■ Problems to work on
[a] According to the excerpt on UN peacekeeper misconduct, what reason did DynCorp give for firing Kathryn Bolkovac?
[b] Name every country or territory that the excerpt on UN peacekeeper misconduct identifies as a place where UN personnel faced accusations or where UN forces were linked to trafficking or prostitution.
[c] Carry on the excerpt on UN peacekeeper misconduct from the point where it stops.

■ Source excerpt
In the case of Congo, the accusations seem as bad as anything the UN has
ever seen. Women and children have reportedly been raped, and there is said to
be video and photographic evidence of crimes. Similar allegations have been
directed at UN peacekeepers and officials in East Timor. And, in Cambodia and
Kosovo, local officials and human rights group charge that the presence of UN
forces has been linked to an increase in trafficking of women and a sharp rise
in prostitution.
Archival research suggests the problem has neither been confined to Africa
nor to 'local' staff. It has involved personnel from First World countries
perhaps contracting security companies. Global
Policy carried this article in the summer of 2001.
A former United Nations police officer is suing a British security firm
over claims that it covered up the involvement of her fellow officers in sex
crimes and prostitution rackets in the Balkans. Kathryn Bolkovac, an American
policewoman, was hired by DynCorp Aerospace in Aldershot for a UN post aimed
at cracking down on sexual abuse and forced prostitution in Bosnia.
She claims she was 'appalled' to find that many of her fellow officers were
involved. She was fired by the British company after amassing evidence that UN
police were taking part in the trafficking of young women from eastern Europe
as sex slaves. She said: 'When I started collecting evidence from the victims
of sex trafficking it was clear that a number of UN officers were involved
from several countries, including quite a few from Britain. I was
shocked, appalled and disgusted. They were supposed to be over there to help,
but they were committing crimes themselves. When I told the supervisors they
didn't want to know.'
DynCorp sacked her, claiming she had falsified time sheets, a charge she
denies. Last month she filed her case at Southampton employment tribunal
alleging wrongful dismissal and sexual discrimination against DynCorp, the
British subsidiary of the US company DynCorp Inc. DynCorp has the contract
to provide police officers for the 2,100-member UN international police task
force in Bosnia which was created to help restore law and order after the
civil war.

■ Entries shown
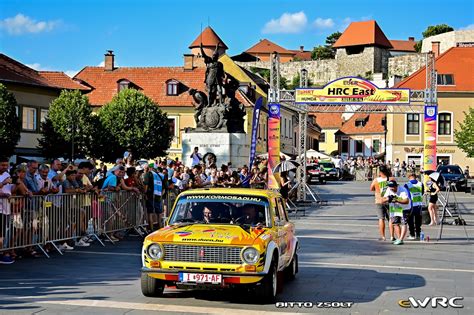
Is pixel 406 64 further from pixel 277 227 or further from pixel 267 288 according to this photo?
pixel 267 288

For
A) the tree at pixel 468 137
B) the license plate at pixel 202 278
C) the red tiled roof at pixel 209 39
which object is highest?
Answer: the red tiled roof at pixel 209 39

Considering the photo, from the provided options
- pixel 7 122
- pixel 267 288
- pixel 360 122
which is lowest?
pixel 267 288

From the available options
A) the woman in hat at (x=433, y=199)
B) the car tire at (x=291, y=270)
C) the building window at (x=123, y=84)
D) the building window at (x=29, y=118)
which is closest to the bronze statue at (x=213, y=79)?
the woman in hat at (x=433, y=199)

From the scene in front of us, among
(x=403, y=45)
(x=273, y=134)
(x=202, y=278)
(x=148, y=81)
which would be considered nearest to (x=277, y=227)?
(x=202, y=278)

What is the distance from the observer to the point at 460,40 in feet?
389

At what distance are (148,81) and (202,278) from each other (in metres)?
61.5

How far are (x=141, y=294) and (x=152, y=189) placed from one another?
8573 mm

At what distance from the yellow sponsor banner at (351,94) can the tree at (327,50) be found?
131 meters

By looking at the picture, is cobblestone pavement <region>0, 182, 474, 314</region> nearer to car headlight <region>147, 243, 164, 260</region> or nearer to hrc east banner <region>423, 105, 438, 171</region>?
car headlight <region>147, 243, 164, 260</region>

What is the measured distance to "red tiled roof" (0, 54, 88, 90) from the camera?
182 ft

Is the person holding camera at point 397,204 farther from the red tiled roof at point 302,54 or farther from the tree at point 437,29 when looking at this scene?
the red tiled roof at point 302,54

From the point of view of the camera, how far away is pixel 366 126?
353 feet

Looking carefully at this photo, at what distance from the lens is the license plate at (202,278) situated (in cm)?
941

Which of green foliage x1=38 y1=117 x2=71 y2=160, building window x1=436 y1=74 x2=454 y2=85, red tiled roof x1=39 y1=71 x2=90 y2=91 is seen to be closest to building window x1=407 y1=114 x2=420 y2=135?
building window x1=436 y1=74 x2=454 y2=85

■ Answers for the tasks
[a] DynCorp claimed she had falsified time sheets.

[b] Congo, East Timor, Cambodia, Kosovo, Bosnia

[c]
The extent and duration of the problem suggests that far from being isolated
instances, the United Nations has longstanding and fairly widespread
institutional defects which allowed these crimes to take place. How high these
defects went was illustrated by a sex scandal in Geneva involving a former Dutch
Prime Minister, Ruud Lubbers. The BBC
again:
A senior UN official was cleared of sexual harassment earlier this year
because the secretary general rejected the verdict of an internal watchdog.
High Commissioner for Refugees Ruud Lubbers, 65, a former Dutch prime
minister, escaped censure in July when Kofi Annan dismissed a complaint. But a
revised report issued by UN watchdogs on Thursday revealed that investigators
supported the allegation.
Mr Annan refused to take action, saying the allegations were "not
sustainable". Mr Lubbers was cleared of improper conduct after a
51-year-old woman on his staff claimed he had groped her. The UN's Office of
Internal Oversight Services investigated the complaint and backed the woman's
complaint, it has now been revealed.
The plaintiff will likely wait years before her accusations are
reinstated. According to Reuters:
A senior U.N staffer has appealed against Kofi Annan's decision to dismiss
her sexual harassment accusations against refugee agency chief Ruud Lubbers,
but the case could take years to conclude, her lawyer said on Monday. The
woman, a 51-year-old American, accused Lubbers earlier this year of groping
her as she left a meeting at the agency's Geneva headquarters in late 2003.
...
The appeal will be heard by the Geneva office of the U.N.'s Joint Appeals
Board, a five-member tribunal made up of two representatives of U.N.
employees, two from management and a chairman appointed by Annan. But the
board's backlog of work is such that it could be two to three years before any
conclusion is reached and its findings can in their turn be referred to a
higher U.N. tribunal. "The internal U.N. system is in the Dark Ages. This
could take four or five years," Flaherty said.
The possible existence of an institutional problem was practically
articulated by disgruntled UN employees. CBS
News reported:
Angered at Secretary-General Kofi Annan's dismissal of allegations against
the U.N.'s top investigator, union leaders representating over 5,000 U.N.
employees met for a second day on Friday to decide what action to take. A
statement from the United Nations Staff Union said a draft resolution proposed
by one group of employees that was discussed Thursday expresses a "lack
of confidence" in the U.N.'s senior management.
American diplomat-bloggers
with knowledge of UN operations have concluded that corruption is a way of life
in the 'world organization'. (Via Instapundit)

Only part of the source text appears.